In New Zealand, Cannabis Trumps Booze

NEW ZEALAND: Many New Zealanders are turning to cannabis as an alternative to alcohol, which might explain why we are among the highest users in the world, a medical anthropologist says.

According to the Ministry of Health’s most recent New Zealand Alcohol and Drug Use Survey, one in seven New Zealand adults will have used cannabis in the past year.

The survey found 46.4 per cent of all adults had used cannabis in their lifetime.

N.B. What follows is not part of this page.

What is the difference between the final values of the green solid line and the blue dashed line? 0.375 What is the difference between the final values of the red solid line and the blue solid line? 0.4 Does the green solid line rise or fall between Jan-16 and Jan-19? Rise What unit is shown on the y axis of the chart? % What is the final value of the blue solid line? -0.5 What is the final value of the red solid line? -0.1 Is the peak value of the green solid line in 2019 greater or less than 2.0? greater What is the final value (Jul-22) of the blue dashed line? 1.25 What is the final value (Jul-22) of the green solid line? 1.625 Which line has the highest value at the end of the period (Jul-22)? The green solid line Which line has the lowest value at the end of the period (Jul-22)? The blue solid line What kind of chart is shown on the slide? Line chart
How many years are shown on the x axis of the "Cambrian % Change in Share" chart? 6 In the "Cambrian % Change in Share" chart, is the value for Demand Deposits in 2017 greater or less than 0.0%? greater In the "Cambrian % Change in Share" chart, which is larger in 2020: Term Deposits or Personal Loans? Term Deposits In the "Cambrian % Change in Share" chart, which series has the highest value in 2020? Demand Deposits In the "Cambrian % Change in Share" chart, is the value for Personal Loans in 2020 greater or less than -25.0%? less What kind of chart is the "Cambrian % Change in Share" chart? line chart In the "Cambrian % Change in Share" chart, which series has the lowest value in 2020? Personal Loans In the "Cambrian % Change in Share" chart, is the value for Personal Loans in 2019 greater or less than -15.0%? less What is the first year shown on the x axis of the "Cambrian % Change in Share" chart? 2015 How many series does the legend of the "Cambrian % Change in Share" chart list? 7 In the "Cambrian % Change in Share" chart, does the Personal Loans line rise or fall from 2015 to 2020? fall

That put New Zealand among the highest cannabis users in the world in the 2013 United Nations World Drug Report.

Medical anthropologist and research consultant Geoff Noller, who completed his doctoral thesis on cannabis use in New Zealand, says a major theme was people using cannabis instead of drinking alcohol.

He surveyed 80 people in Dunedin about their cannabis use.

“A lot of people in my study found they didn’t like alcohol, felt out of control when they had alcohol, so for a lot of the cannabis users, it was a way they could de-stress but remain in control.”

Cannabis was easy to grow in New Zealand, and this had led to the development of a “cannabis culture” – comparable to wine-tasting, Noller said.

“People like cannabis, they like growing it, and the gardening side. They enjoy the different varieties like a person who might enjoy different types of wine,” he said.

“There’s a real interest outside of simply getting high, there’s a whole culture around it.”

This year, and for the first time in New Zealand, Fairfax Media is partnering with the Global Drug Survey to help create the largest and most up-to-date snapshot of our drug and alcohol use, and to see how we compare to the rest of the world.